TORONTO -An Opposition bill that would deny a driver's licence or health card to anyone in Ontario who hasn't filled out a donor card is putting the thorny issue of organ donation under the microscope this week at the provincial legislature.
While advocates and health professionals await the release of a report commissioned by the province on how to boost organ donation, they're getting a chance to sound off on a backbencher's solution to the desperate need for organs in Ontario.
Conservative Frank Klees' bill - which will be discussed at a legislative committee Thursday - would require everyone renewing or applying for a driver's licence or health card in Ontario to declare their willingness to donate their organs, decline to donate them or say they haven't made up their mind yet.
If someone doesn't complete the organ donor questionnaire, Klees said the application would be rejected as incomplete.
"We're simply asking people to complete the full application," Klees said, adding anyone can say they are undecided. "It should be a no-brainer for people to simply say this is part of the application. This is not a major issue for someone unless they want to make it that."
The bill is unlikely to become law unless it is adopted by the government, but Klees said if it does pass through the legislature, it will increase organ donation.
The majority of people surveyed in opinion polls say they are willing to be organ donors, he said.
The key is making it easier for them to give that gift and get others thinking about the issue, Klees added.
"It may take two or three times before they actually focus in on this," Klees said. "But the very fact (is) they're confronted with it, it's in front of them and we're creating awareness and providing information."
Organ donation has been a hot-button topic at the Ontario legislature recently, with all three parties endorsing different ways of boosting donations.
Health Minister George Smitherman has received the panel's recommendations on organ donation and said he will release them in the coming weeks.
In the meantime, Smitherman has raised the possibility of following British Columbia's lead and compensating live donors for costs incurred by giving a kidney or part of their liver.
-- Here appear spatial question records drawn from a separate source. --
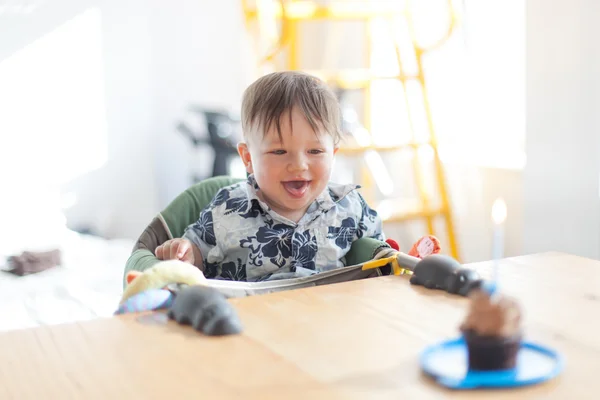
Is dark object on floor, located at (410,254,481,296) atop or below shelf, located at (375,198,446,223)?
atop

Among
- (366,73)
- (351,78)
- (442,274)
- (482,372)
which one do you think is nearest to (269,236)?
(442,274)

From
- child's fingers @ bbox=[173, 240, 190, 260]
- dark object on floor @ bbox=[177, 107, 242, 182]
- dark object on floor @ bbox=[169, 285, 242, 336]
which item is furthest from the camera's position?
dark object on floor @ bbox=[177, 107, 242, 182]

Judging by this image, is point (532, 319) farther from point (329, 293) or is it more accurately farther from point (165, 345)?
point (165, 345)

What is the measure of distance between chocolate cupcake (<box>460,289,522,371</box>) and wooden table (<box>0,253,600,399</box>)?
4 centimetres

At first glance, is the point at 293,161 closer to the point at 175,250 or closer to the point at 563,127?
the point at 175,250

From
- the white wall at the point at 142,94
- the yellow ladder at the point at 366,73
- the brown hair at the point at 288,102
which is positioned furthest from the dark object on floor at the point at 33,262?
the brown hair at the point at 288,102

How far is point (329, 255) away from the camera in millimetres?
1410

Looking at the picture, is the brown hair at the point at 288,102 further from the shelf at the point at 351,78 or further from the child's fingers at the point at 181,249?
the shelf at the point at 351,78

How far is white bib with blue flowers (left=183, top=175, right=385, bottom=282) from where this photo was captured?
1.41 metres

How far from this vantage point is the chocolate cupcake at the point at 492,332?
63 centimetres

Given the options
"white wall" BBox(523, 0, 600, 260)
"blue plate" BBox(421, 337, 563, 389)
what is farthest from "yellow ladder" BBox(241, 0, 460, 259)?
"blue plate" BBox(421, 337, 563, 389)

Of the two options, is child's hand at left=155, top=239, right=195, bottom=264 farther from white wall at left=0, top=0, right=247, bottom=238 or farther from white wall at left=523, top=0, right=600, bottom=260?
white wall at left=0, top=0, right=247, bottom=238

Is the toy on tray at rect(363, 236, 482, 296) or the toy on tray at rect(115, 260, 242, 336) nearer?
the toy on tray at rect(115, 260, 242, 336)

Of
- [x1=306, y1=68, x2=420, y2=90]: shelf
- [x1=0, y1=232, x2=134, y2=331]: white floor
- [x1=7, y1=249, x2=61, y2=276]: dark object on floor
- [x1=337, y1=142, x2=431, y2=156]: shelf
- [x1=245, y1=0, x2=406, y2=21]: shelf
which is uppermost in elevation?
[x1=245, y1=0, x2=406, y2=21]: shelf
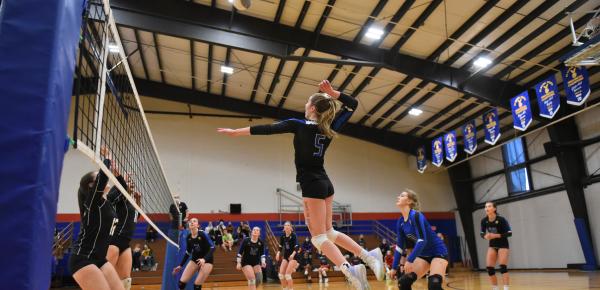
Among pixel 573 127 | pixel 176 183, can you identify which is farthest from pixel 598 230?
pixel 176 183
Frank Markel, president and CEO of the Trillium Gift of Life Network, said organ donation appears to be turning a corner. People are talking about the issue and donations reached a record high of 172 in 2006, he said.
While he said he's encouraged by that, Markel said someone on Ontario's waiting list still dies every three days.
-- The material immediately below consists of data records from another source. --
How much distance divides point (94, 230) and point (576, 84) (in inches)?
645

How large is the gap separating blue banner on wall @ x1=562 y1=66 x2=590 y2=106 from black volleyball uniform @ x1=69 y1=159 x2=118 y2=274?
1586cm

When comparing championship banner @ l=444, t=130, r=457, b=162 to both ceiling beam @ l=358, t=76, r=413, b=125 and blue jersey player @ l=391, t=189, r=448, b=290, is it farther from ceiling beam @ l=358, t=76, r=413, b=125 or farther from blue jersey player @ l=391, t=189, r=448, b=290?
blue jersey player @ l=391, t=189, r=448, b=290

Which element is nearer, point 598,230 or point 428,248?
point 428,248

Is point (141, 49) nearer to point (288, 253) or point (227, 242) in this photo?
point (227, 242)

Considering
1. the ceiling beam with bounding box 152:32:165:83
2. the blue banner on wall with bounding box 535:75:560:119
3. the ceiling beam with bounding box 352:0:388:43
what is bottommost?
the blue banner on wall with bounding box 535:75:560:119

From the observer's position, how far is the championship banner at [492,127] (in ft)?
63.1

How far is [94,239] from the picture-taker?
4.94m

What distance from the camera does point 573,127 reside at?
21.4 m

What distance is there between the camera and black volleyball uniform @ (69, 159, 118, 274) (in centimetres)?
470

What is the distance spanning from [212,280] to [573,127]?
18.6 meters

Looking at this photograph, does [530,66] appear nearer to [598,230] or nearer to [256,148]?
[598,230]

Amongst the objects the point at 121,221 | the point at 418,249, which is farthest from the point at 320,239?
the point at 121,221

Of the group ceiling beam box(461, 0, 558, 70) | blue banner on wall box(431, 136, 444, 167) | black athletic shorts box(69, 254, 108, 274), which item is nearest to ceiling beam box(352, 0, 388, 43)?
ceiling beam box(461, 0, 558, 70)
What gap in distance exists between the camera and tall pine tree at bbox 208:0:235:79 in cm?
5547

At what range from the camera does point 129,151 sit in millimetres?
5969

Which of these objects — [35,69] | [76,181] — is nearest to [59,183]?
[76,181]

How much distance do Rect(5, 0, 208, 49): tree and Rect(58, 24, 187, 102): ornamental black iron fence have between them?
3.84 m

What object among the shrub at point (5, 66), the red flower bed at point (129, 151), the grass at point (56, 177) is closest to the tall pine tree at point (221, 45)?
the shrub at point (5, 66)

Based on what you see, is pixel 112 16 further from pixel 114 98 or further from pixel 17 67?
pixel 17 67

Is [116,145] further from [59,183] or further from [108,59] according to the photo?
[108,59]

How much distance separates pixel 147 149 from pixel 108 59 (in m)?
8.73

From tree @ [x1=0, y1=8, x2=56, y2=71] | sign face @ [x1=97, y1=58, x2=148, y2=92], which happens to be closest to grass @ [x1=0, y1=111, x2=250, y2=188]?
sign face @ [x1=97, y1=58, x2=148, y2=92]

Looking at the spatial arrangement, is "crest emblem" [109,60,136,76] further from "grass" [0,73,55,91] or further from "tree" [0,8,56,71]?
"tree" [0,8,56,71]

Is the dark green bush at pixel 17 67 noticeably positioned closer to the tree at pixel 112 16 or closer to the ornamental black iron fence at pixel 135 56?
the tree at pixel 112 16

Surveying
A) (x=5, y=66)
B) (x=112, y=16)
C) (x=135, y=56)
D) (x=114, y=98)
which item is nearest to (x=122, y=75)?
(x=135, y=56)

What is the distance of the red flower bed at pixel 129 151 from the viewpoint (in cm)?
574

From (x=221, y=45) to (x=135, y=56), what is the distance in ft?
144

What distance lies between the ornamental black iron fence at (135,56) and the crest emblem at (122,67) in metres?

Transplant technology has advanced in leaps and bounds in recent years but organ donations haven't kept up, he said.
"We still have a long way to go," Markel said, adding he's anxious to see the panel's report when it becomes public. "There is no room for complacency here but I think we're going in the right direction."
New Democrat Peter Kormos said neither the Liberal government nor the Conservatives are courageous enough to take the necessary steps to help the 1,748 patients currently waiting for organs in Ontario.
Kormos, who has a bill before the legislature that would make everyone an automatic organ donor unless they opt out, said Klees' bill won't increase donations because it gives people an easy way out.
"It's just a modest variation of the current system and it's the current system that's failing people on that waiting list," he said. "What we need is a radical change in the culture around organ donation."